Print the records again line for line, from their start through the line containing "112H77L80 121H85V124H94L97 115H100V106H97L94", with both of those ends included. Leave the pictures out of your answer.

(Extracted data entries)
========================================
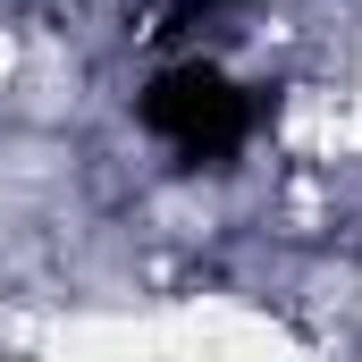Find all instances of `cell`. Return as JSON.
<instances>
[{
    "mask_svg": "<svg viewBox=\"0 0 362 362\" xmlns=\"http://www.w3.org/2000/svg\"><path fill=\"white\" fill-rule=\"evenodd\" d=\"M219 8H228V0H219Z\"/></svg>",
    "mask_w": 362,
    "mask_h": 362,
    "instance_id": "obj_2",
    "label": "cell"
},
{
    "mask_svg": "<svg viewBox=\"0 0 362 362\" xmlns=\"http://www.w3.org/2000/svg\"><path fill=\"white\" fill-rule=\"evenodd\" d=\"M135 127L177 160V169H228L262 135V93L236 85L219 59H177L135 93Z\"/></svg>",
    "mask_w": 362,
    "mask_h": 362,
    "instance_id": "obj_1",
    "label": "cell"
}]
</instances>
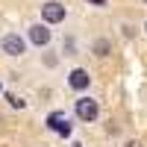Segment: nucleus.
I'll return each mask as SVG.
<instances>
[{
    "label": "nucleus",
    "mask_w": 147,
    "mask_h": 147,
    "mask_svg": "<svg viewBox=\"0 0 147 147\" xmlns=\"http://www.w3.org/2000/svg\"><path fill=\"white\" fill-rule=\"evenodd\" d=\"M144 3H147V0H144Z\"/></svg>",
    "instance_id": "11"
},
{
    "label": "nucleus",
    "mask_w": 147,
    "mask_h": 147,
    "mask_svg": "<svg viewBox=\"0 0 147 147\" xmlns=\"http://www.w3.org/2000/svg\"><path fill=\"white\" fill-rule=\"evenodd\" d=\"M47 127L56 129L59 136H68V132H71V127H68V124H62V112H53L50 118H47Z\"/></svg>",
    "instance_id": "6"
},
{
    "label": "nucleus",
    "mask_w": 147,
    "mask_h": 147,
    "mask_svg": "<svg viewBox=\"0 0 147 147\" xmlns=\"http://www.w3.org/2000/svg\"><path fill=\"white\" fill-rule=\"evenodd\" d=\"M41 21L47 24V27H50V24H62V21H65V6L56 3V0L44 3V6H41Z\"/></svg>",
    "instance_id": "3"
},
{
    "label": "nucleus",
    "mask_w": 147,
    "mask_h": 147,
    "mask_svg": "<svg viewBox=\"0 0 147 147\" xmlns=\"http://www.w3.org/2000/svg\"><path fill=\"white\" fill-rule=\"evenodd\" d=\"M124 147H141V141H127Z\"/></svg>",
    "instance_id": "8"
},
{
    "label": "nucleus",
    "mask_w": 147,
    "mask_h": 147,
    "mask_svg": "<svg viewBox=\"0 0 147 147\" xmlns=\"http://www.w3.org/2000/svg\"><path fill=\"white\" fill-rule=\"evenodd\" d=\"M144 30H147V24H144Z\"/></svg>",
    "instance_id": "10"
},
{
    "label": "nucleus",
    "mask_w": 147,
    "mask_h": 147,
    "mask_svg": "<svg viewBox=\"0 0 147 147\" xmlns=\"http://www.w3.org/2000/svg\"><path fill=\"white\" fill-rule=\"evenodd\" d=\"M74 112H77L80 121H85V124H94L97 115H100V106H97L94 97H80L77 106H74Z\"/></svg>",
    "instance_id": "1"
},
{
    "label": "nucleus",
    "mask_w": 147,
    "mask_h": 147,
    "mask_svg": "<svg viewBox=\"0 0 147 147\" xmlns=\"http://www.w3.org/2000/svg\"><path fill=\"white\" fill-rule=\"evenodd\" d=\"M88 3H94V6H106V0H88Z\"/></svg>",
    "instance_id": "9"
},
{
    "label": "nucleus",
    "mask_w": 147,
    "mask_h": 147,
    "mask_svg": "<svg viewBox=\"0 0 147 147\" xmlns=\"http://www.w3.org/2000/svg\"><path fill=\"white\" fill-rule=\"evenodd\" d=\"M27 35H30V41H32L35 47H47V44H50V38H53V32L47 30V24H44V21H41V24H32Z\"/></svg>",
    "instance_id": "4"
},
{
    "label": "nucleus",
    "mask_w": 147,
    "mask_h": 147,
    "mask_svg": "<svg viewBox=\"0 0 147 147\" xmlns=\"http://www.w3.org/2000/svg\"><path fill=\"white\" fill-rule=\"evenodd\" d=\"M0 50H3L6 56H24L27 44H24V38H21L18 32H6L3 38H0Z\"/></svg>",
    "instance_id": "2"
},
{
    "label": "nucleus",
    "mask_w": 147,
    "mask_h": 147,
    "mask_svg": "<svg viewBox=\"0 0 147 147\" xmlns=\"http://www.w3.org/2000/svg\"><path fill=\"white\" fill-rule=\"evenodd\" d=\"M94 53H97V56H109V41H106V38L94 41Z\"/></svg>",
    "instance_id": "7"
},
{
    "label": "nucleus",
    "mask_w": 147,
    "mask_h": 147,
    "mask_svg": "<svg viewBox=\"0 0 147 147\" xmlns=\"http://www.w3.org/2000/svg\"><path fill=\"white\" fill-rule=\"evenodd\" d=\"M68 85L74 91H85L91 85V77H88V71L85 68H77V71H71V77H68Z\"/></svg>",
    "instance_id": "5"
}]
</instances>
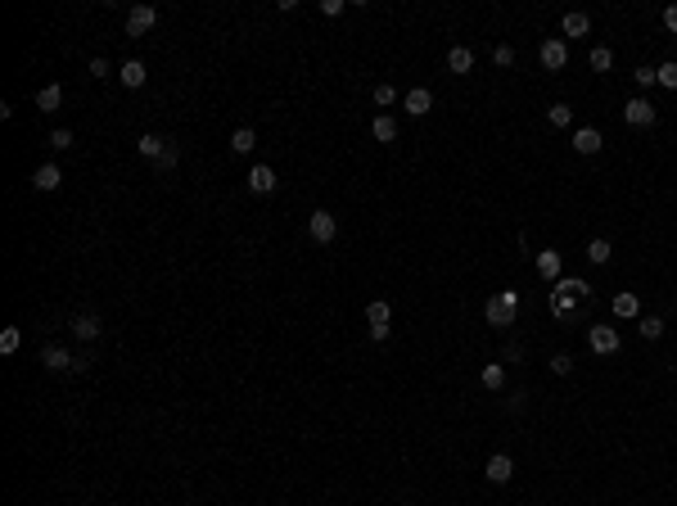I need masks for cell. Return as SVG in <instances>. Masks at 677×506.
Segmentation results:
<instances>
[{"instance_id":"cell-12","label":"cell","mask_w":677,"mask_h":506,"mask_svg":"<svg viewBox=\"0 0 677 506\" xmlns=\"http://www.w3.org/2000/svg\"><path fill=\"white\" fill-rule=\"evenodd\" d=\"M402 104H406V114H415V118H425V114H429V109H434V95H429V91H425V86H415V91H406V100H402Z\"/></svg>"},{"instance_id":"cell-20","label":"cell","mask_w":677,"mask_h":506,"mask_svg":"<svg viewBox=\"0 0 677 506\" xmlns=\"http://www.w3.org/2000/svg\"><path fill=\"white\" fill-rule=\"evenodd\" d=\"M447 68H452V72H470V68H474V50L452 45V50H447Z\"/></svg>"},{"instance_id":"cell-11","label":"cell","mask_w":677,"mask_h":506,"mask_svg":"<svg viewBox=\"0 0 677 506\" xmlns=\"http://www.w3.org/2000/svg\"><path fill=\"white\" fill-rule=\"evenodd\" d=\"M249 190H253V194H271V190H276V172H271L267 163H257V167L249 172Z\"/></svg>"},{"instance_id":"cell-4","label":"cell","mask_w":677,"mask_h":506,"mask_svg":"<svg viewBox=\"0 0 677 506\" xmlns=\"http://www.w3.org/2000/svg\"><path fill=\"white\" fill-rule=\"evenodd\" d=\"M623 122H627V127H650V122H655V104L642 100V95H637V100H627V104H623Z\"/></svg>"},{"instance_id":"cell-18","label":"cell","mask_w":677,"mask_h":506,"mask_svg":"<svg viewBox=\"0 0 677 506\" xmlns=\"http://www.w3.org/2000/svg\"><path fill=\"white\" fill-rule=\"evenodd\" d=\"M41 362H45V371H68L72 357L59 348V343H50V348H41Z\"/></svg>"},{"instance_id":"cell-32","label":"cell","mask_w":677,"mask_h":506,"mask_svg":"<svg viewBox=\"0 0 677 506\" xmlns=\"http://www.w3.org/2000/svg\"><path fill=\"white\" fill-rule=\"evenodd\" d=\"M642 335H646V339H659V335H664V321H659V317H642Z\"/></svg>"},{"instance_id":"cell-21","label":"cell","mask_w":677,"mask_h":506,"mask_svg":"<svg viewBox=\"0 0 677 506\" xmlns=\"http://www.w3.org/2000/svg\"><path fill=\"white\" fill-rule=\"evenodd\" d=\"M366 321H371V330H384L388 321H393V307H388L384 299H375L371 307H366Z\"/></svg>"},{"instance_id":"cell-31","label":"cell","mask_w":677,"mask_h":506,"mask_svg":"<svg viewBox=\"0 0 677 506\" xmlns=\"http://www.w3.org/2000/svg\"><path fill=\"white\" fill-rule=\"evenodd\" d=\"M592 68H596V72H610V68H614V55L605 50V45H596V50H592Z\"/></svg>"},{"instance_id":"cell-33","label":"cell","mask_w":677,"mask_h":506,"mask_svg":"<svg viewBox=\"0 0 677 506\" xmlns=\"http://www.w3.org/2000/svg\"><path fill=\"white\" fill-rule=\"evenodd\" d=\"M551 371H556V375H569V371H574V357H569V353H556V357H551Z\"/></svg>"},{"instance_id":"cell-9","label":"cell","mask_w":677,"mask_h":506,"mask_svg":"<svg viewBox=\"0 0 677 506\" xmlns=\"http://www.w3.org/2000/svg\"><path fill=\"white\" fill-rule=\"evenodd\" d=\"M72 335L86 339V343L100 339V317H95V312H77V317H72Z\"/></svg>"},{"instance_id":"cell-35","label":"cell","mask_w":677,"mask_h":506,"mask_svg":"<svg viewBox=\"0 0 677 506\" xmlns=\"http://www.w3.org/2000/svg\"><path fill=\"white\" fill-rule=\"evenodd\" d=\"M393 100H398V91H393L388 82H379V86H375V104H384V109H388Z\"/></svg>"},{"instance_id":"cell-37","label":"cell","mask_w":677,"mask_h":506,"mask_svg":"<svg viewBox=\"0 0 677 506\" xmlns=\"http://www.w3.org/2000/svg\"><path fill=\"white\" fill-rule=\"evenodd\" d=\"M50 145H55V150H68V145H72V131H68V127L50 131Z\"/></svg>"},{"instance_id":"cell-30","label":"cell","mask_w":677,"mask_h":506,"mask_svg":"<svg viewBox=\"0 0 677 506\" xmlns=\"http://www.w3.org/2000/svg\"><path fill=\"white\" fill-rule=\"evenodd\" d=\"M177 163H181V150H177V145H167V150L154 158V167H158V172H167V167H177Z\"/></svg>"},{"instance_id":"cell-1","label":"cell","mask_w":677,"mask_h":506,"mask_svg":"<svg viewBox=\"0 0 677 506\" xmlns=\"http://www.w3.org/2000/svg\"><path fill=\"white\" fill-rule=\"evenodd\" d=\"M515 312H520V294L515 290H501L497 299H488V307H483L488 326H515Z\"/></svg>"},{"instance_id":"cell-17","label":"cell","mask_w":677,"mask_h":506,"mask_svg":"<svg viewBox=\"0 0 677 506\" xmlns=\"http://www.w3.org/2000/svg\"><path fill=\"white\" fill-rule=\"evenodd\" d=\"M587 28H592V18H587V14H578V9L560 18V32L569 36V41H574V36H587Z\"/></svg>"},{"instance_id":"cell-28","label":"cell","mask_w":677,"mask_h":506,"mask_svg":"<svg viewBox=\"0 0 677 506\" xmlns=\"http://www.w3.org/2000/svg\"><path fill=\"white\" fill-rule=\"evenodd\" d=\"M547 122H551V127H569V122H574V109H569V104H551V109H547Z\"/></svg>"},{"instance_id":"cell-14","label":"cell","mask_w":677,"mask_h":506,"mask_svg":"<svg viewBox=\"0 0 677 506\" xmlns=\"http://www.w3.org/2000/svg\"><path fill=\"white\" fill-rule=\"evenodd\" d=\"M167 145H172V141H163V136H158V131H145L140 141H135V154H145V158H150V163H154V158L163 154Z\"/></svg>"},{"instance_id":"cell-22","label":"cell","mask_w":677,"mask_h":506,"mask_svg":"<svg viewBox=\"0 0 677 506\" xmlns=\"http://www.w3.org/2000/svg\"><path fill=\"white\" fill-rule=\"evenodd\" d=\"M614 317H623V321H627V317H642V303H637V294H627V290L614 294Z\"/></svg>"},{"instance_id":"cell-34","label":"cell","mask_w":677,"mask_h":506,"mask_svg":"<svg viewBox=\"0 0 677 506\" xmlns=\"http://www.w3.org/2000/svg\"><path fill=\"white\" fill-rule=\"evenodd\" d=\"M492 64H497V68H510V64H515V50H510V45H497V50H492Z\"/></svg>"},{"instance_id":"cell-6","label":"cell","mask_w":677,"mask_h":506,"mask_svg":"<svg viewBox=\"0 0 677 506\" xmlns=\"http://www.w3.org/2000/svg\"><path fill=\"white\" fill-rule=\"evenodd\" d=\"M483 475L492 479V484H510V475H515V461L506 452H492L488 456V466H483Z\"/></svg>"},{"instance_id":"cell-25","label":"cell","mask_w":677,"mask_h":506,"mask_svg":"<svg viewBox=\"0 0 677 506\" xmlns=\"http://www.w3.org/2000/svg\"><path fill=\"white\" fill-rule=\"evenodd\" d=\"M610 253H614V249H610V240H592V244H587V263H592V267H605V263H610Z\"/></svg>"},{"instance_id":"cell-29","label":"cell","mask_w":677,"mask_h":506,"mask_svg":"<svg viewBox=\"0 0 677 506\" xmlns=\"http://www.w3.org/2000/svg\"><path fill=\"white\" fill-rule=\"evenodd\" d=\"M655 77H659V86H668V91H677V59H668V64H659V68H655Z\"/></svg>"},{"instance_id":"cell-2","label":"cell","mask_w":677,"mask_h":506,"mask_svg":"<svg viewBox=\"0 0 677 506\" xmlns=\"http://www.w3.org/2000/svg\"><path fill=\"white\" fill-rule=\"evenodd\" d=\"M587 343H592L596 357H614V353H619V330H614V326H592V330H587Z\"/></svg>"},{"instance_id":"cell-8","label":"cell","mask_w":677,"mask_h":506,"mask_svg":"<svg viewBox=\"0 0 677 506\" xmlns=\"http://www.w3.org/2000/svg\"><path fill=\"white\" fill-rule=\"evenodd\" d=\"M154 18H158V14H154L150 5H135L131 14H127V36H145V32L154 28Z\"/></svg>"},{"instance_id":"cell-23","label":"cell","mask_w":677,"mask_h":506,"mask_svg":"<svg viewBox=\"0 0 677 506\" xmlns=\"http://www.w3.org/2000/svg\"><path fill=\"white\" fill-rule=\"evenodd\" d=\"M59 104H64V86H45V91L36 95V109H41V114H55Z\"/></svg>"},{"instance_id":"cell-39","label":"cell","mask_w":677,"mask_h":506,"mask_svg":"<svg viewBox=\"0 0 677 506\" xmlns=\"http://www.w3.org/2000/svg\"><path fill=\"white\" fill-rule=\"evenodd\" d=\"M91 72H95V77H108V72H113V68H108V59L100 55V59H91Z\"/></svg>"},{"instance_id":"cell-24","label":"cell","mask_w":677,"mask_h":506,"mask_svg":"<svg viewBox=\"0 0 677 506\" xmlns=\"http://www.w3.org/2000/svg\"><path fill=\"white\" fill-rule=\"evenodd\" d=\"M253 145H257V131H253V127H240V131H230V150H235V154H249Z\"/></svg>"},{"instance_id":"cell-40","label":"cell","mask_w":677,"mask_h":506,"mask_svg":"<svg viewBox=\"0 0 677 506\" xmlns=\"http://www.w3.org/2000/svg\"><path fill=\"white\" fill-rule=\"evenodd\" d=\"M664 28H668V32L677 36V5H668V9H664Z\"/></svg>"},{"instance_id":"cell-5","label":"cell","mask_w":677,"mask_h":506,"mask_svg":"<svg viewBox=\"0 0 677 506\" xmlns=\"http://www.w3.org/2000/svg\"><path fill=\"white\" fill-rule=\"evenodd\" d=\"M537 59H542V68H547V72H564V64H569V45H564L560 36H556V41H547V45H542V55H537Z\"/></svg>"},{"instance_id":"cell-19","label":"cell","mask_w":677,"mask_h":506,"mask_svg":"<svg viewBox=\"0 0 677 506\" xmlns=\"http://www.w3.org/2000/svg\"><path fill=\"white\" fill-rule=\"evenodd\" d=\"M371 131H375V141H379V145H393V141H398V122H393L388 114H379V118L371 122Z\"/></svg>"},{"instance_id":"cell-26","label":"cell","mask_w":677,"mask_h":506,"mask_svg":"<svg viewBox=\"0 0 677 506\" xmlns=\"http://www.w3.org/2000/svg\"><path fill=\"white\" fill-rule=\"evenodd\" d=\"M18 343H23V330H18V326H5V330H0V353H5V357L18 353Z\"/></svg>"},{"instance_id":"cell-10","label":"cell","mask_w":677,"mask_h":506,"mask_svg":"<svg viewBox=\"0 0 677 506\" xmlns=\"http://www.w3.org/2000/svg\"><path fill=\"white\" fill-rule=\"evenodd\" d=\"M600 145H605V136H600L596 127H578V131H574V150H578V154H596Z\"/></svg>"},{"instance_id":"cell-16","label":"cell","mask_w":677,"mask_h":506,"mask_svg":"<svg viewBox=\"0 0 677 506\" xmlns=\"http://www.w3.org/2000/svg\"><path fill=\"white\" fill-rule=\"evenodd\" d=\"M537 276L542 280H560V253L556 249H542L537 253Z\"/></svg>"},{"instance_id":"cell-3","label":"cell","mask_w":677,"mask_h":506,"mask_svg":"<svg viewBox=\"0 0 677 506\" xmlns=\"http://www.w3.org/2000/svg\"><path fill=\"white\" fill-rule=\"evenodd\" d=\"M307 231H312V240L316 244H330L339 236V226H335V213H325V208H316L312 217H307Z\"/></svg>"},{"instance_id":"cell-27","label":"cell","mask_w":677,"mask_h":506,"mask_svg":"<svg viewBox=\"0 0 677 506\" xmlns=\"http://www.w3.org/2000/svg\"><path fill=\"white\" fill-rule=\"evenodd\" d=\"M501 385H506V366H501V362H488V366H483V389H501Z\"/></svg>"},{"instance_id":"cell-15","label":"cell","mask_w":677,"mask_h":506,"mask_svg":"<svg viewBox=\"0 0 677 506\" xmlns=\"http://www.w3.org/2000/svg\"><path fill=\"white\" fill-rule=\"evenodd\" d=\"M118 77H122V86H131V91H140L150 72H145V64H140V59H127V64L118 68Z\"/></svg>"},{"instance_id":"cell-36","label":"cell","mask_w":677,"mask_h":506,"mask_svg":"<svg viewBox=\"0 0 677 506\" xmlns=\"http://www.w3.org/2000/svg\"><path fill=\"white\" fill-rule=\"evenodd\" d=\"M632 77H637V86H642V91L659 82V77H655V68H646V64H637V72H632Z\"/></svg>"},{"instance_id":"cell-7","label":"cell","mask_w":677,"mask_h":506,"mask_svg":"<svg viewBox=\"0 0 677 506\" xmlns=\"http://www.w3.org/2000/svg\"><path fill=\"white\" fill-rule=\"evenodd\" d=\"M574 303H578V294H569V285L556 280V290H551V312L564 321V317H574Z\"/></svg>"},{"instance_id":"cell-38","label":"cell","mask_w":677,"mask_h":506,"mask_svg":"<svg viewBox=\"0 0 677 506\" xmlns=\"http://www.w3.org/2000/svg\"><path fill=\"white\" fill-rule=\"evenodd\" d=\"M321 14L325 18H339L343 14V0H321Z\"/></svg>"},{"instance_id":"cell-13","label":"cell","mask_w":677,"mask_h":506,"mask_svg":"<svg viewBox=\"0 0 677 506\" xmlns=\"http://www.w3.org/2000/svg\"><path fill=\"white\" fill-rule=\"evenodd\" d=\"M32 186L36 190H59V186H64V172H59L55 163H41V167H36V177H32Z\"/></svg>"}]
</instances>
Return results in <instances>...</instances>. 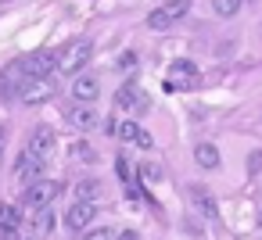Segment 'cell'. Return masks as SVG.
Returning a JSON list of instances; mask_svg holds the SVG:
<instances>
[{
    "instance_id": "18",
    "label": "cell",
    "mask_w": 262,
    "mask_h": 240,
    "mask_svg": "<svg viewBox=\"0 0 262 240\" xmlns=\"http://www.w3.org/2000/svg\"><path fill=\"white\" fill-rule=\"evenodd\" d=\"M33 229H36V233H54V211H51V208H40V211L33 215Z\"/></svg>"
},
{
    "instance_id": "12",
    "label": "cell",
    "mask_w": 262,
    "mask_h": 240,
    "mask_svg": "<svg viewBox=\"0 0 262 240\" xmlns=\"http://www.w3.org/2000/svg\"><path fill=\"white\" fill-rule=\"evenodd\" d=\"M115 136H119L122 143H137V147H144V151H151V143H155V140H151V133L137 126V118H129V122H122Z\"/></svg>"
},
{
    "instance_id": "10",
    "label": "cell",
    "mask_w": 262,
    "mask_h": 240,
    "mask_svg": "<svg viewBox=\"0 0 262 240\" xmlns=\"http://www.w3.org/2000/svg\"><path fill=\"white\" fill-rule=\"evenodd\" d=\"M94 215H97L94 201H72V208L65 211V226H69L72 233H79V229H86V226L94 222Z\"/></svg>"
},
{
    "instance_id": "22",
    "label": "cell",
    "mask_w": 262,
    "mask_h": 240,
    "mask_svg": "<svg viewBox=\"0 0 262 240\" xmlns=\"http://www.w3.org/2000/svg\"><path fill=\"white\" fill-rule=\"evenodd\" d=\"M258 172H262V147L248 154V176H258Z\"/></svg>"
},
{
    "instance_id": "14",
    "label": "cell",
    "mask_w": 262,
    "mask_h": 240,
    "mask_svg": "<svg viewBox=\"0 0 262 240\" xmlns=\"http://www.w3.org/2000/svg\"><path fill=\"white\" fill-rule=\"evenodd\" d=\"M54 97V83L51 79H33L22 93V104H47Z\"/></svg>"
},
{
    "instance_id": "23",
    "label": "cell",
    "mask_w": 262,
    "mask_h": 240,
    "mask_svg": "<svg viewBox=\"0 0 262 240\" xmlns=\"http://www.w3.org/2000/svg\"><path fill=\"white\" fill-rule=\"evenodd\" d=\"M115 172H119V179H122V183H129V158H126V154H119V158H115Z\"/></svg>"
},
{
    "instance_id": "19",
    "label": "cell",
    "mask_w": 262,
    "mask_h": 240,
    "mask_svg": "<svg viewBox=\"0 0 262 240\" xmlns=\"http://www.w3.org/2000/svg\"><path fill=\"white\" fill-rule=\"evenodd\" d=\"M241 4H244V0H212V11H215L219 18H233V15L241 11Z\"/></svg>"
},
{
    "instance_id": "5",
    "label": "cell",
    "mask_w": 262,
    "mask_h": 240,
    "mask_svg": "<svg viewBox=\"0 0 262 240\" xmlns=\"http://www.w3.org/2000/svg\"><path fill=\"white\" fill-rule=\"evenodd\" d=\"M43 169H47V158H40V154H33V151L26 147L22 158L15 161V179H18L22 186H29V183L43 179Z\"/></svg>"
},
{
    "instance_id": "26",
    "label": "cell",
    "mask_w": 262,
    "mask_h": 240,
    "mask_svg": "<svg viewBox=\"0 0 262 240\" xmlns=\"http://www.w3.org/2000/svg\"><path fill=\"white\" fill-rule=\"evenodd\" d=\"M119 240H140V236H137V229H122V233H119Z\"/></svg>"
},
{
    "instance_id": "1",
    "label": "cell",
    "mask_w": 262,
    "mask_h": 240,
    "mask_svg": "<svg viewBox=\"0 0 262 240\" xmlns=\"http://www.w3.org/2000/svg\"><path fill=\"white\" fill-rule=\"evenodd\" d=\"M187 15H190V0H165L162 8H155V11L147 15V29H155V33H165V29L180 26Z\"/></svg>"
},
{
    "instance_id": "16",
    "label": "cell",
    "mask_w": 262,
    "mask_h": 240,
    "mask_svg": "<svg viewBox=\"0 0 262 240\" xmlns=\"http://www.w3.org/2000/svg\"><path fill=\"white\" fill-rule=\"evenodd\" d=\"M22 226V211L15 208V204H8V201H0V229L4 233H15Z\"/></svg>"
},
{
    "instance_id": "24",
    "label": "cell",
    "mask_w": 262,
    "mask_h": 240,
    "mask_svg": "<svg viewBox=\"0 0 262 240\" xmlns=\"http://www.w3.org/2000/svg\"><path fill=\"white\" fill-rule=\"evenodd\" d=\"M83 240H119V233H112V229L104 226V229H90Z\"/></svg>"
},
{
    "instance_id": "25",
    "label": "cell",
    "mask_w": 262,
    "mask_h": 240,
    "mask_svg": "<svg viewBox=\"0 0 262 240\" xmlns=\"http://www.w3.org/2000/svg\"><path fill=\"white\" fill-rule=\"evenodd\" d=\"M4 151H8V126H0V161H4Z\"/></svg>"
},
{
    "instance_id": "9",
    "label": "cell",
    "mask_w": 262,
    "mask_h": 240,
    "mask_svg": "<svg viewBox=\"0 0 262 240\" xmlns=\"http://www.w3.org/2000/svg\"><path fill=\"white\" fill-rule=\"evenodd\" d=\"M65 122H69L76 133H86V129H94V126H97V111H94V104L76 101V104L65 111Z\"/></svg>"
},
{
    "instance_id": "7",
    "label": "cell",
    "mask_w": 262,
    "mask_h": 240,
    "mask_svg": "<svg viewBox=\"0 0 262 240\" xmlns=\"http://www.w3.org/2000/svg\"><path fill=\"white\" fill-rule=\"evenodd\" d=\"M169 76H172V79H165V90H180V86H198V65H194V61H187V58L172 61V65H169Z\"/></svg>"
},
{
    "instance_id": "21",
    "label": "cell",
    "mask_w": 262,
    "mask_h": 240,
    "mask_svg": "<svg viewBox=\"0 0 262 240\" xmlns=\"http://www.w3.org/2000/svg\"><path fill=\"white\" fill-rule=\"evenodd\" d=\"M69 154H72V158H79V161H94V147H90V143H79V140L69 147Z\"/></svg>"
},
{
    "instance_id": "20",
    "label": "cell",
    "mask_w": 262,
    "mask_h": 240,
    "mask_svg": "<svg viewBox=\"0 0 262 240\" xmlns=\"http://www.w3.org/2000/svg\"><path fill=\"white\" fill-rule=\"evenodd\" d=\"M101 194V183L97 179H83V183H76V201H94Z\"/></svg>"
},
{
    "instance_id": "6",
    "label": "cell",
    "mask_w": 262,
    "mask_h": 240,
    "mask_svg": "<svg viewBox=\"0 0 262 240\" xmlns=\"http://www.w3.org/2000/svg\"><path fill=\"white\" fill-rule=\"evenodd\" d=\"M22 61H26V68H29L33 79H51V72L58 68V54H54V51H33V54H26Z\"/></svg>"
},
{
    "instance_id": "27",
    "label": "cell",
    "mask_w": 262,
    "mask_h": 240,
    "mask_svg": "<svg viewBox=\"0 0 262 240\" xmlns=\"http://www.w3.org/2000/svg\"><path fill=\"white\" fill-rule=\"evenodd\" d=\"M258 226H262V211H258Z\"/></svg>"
========================================
◆ **TASK RESPONSE**
Find all instances of `cell`. Return as JSON.
<instances>
[{
    "mask_svg": "<svg viewBox=\"0 0 362 362\" xmlns=\"http://www.w3.org/2000/svg\"><path fill=\"white\" fill-rule=\"evenodd\" d=\"M219 8H228V0H219Z\"/></svg>",
    "mask_w": 362,
    "mask_h": 362,
    "instance_id": "obj_2",
    "label": "cell"
},
{
    "mask_svg": "<svg viewBox=\"0 0 362 362\" xmlns=\"http://www.w3.org/2000/svg\"><path fill=\"white\" fill-rule=\"evenodd\" d=\"M135 127L177 160V169H228L262 135V93L236 85L219 59H177L135 93Z\"/></svg>",
    "mask_w": 362,
    "mask_h": 362,
    "instance_id": "obj_1",
    "label": "cell"
}]
</instances>
Segment: nucleus.
I'll return each mask as SVG.
<instances>
[{
    "label": "nucleus",
    "mask_w": 147,
    "mask_h": 147,
    "mask_svg": "<svg viewBox=\"0 0 147 147\" xmlns=\"http://www.w3.org/2000/svg\"><path fill=\"white\" fill-rule=\"evenodd\" d=\"M144 3H147V0H144Z\"/></svg>",
    "instance_id": "11"
},
{
    "label": "nucleus",
    "mask_w": 147,
    "mask_h": 147,
    "mask_svg": "<svg viewBox=\"0 0 147 147\" xmlns=\"http://www.w3.org/2000/svg\"><path fill=\"white\" fill-rule=\"evenodd\" d=\"M47 127L56 129L59 136H68V132H71V127H68V124H62V112H53L50 118H47Z\"/></svg>",
    "instance_id": "6"
},
{
    "label": "nucleus",
    "mask_w": 147,
    "mask_h": 147,
    "mask_svg": "<svg viewBox=\"0 0 147 147\" xmlns=\"http://www.w3.org/2000/svg\"><path fill=\"white\" fill-rule=\"evenodd\" d=\"M41 21L47 24V27H50V24H62V21H65V6L56 3V0L44 3V6H41Z\"/></svg>",
    "instance_id": "3"
},
{
    "label": "nucleus",
    "mask_w": 147,
    "mask_h": 147,
    "mask_svg": "<svg viewBox=\"0 0 147 147\" xmlns=\"http://www.w3.org/2000/svg\"><path fill=\"white\" fill-rule=\"evenodd\" d=\"M124 147H141V141H127Z\"/></svg>",
    "instance_id": "8"
},
{
    "label": "nucleus",
    "mask_w": 147,
    "mask_h": 147,
    "mask_svg": "<svg viewBox=\"0 0 147 147\" xmlns=\"http://www.w3.org/2000/svg\"><path fill=\"white\" fill-rule=\"evenodd\" d=\"M144 30H147V24H144Z\"/></svg>",
    "instance_id": "10"
},
{
    "label": "nucleus",
    "mask_w": 147,
    "mask_h": 147,
    "mask_svg": "<svg viewBox=\"0 0 147 147\" xmlns=\"http://www.w3.org/2000/svg\"><path fill=\"white\" fill-rule=\"evenodd\" d=\"M74 112H77L80 121H85V124H94L97 115H100V106H97L94 97H80L77 106H74Z\"/></svg>",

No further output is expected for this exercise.